The result is that even with a patchwork of federal, state and local eviction moratoriums, and some $5 trillion in federal relief that included expanded unemployment benefits and tens of billions in housing assistance, roughly seven million tenants were behind on rent earlier this year. With savings tapped out and unemployment benefits set to lapse, the financial damage to low-income households remains severe enough that they will need more support if they’re to recover with the broader economy, the Harvard report said.

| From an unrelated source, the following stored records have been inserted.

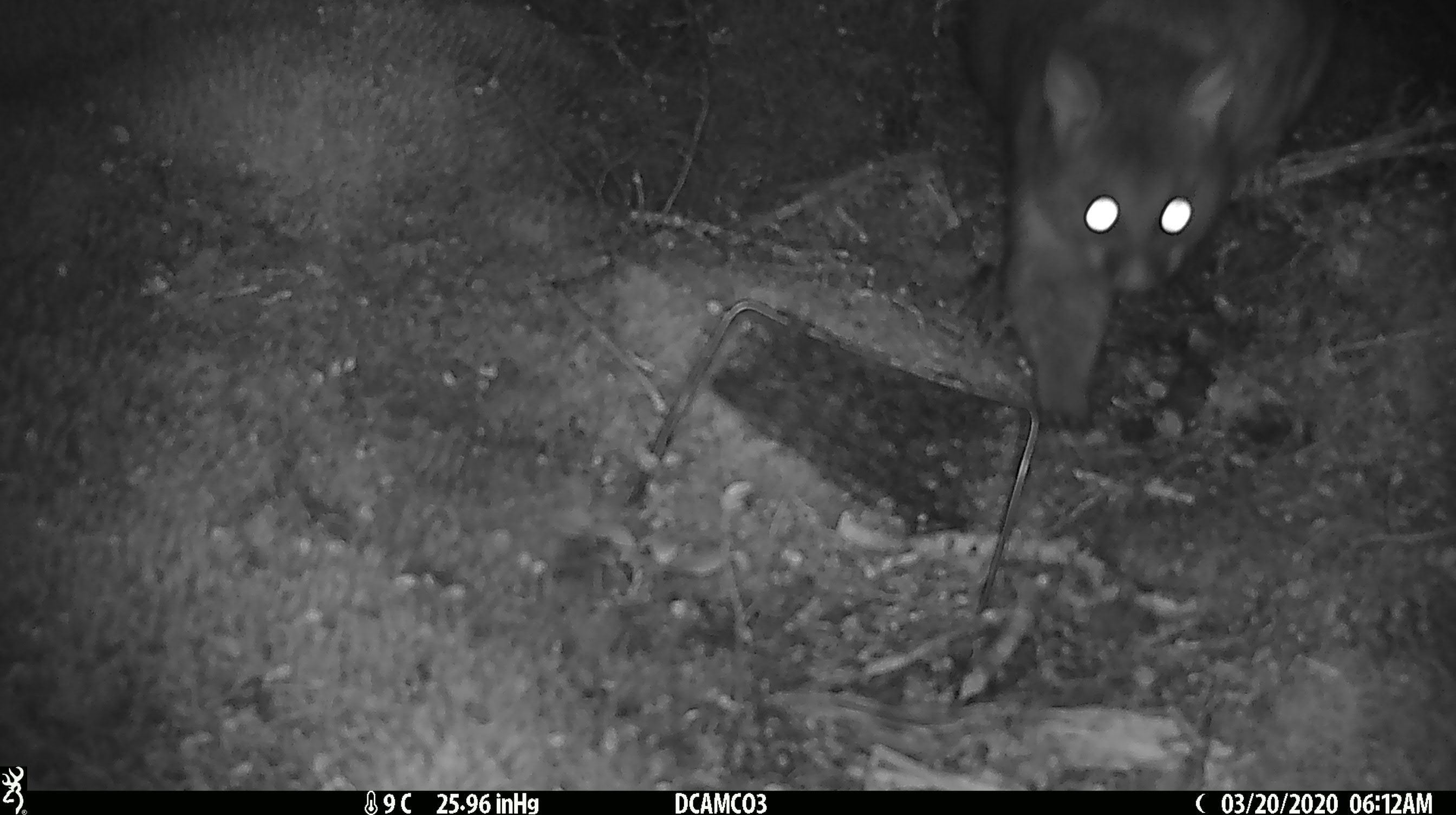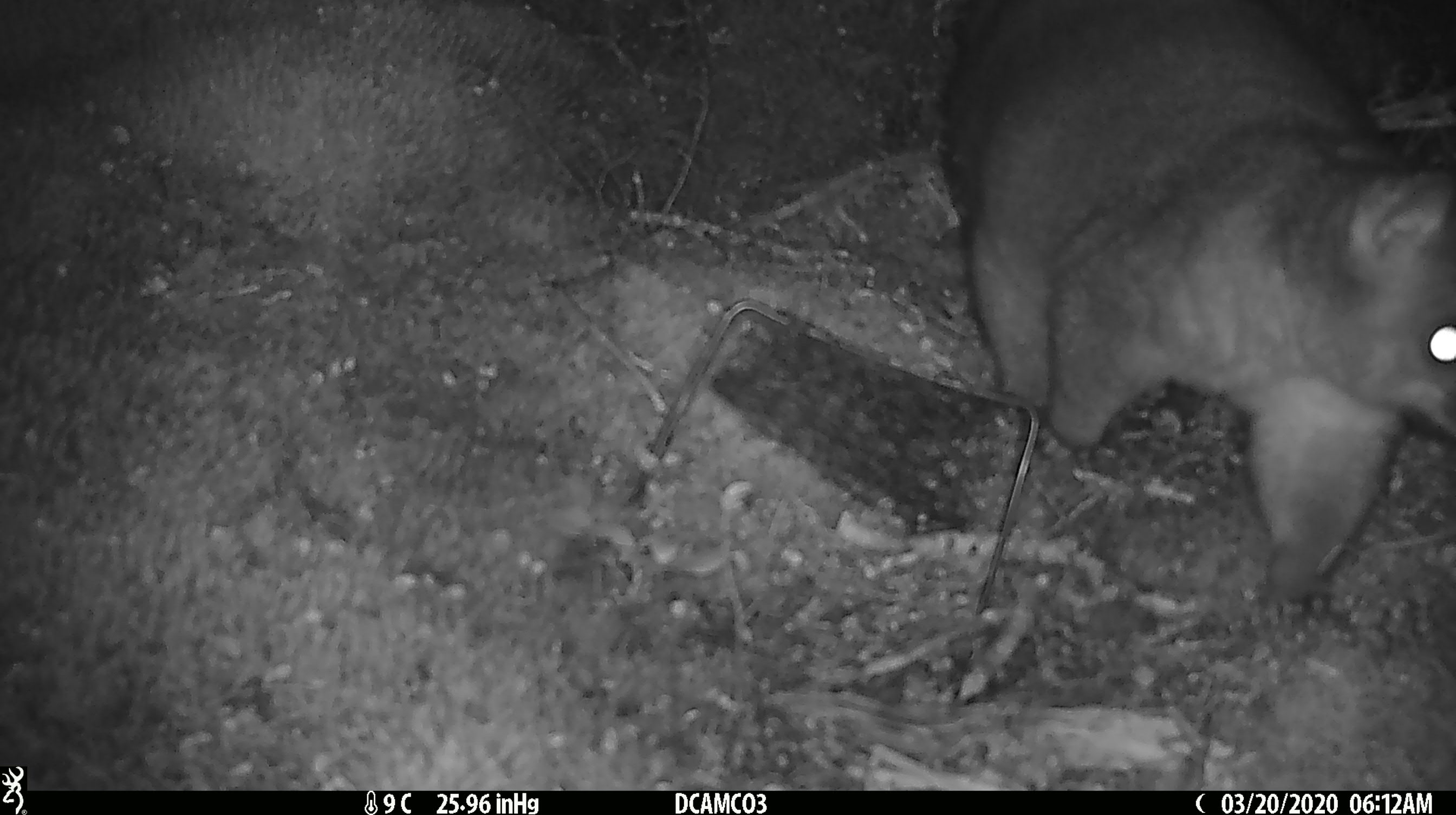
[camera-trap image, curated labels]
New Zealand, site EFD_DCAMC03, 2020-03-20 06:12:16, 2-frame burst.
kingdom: Animalia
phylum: Chordata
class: Mammalia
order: Diprotodontia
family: Phalangeridae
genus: Trichosurus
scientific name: Trichosurus vulpecula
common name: common brushtail possum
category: possum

As the U.S. job market recovers and businesses and schools move toward normal operation, political leaders are debating how fast to pull back the emergency supports that helped companies and workers weather the pandemic. That includes the various eviction moratoriums that, despite ample loopholes and patchy enforcement, were instrumental in keeping tenants in their homes.
At the peak last year, the majority of states and several large cities including New York, Los Angeles and Seattle had some sort of heightened eviction protection in place, though the degree of protection varied widely. Many of those safeguards have expired over the past few months, and the federal eviction moratorium issued by the Centers for Disease Control and Prevention in September is set to lapse at the end of the month.